Archiano
Ramo principale del corso d'acqua a carattere torrentizio della Toscana orientale; lungo circa 20 Km, nasce presso Badia Prataglia e rappresenta il più importante affluente casentinese dell'Arno, nel quale si getta presso Bibbiena. Il ramo settentrionale dell'A., meno importante per svolgimento di corso e per portata d'acqua, risponde attualmente al nome di ‛ Fosso di Camaldoli '; è questo l'A. di cui parla in Pg V 95 Bonconte da Montefeltro e di cui D. colloca le sorgenti sovra l'Ermo di San Romualdo. È probabile, come sostengono il Revelli (Italia 146) e il Bassermann (Orme 103) che l'idrografia superficiale sia mutata dai tempi di D., e che allora il Fosso rappresentasse veramente il ramo principale dell'A. e ne avesse quindi anche il nome. La divergenza geografica, comunque, riguarda soltanto le origini del corso d'acqua, perché ove Bonconte parla dello svolgimento del corso dell'A. e della sua confluenza nell'Arno è evidente la coincidenza dell'A. dantesco con l'attuale.
Dice Bonconte che l'A. a piè del Casentino / traversa (v. 95): tale verbo si può intendere secondo il Bassermann, con il significato dell'attraversamento della parte inferiore della sua valle che il corso d'acqua compie prima di giungere all'Arno, oppure, con il Mattalia, con il significato di direzione trasversale del corso inferiore dell'A. (nordest-sudovest) rispetto a quella dell'Arno in quel tratto (nordovest-sudest).
Bonconte giunge, forato ne la gola a Campaldino, alla confluenza dell'A. nell'Arno, Là 've 'l vocabol suo diventa vano (v. 97), e ivi muore. È logico che egli fuggisse proprio verso la valle dell'A. perché di qui poteva, attraverso il passo dei Mandrioli, riparare nel Montefeltro. È l'Archian rubesto (v. 125), impetuoso per la piena improvvisa (sul significato dell'aggettivo, cfr. If XXXI 106) che strazia il corpo di Bonconte e lo sospinge in Arno, con la forza accresciuta delle sue acque che, come quelle degli altri rivi grandi (v. 121), corrono veloci ver' lo fiume real (anche G. Villani così appella l'Arno: cfr. Cron. 143), così definito perché ‛ reali ' sono i fiumi che fanno capo in mare (v. ARNO).

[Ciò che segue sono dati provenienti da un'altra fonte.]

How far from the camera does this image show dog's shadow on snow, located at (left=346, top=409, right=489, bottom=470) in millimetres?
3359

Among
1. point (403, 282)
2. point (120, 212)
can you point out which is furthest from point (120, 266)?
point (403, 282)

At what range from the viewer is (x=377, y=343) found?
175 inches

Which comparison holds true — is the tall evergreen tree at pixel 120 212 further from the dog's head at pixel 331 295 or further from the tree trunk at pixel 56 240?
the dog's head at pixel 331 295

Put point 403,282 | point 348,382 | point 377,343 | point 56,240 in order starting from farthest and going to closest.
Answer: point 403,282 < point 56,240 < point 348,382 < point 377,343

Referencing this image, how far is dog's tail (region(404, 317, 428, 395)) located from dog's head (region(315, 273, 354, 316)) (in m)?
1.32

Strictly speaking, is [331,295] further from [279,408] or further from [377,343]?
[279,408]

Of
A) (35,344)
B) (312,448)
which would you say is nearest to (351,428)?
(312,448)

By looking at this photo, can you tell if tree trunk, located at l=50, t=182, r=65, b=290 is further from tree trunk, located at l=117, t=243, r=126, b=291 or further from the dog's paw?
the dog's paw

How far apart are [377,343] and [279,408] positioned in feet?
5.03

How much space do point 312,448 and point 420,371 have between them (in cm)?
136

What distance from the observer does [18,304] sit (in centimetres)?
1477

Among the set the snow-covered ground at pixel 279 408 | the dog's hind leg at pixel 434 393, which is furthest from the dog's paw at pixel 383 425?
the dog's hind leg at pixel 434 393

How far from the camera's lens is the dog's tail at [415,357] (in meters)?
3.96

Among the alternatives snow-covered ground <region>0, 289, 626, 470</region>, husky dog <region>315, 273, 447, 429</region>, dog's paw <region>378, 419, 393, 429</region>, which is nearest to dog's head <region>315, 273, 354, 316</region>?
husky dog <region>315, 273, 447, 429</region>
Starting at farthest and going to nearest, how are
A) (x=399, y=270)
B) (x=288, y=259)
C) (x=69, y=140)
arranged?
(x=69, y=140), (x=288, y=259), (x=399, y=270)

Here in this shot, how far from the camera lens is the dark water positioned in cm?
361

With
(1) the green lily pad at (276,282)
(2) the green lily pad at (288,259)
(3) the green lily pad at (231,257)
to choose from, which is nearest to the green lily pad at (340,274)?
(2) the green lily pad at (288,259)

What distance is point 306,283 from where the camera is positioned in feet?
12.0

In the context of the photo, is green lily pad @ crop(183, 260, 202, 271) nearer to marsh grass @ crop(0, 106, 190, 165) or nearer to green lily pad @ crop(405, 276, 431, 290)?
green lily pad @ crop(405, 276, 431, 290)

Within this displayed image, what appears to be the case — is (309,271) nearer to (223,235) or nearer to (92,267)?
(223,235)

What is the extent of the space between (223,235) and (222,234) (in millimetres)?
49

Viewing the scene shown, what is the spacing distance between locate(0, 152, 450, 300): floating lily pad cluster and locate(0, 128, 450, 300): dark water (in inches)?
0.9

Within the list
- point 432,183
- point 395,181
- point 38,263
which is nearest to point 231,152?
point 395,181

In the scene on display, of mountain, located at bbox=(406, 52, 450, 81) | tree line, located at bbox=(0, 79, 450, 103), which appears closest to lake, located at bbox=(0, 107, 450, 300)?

Della pioggia violenta che arricchì d'acqua i rivi del Casentino D. può aver avuto visione diretta, come sostiene il Bassermann (Orme 102), il quale ipotizza che il poeta vide le acque dell'Arno trasportare i cadaveri dei caduti a Campaldino; è bene comunque sottolineare che D. Compagni (Cron. I 10) narra che il giorno di Campaldino " l'aria era piena di nuvoli ". Nel racconto di Bonconte le idrometeore sono di origine diabolica; quel d'inferno (v. 104) non le crea dal nulla ma dispone dei fenomeni atmosferici secondo un criterio scientifico che si ritrova in Cv IV XVIII 4.
Da notare infine che Pietro legge ‛ larchiano '; nell'ediz. Petrocchi sono in apparato riportate le varianti lerchiano, larcano, lerchano. Più volte D. parla del Casentino e dei Casentinesi; v. infatti CASENTINO.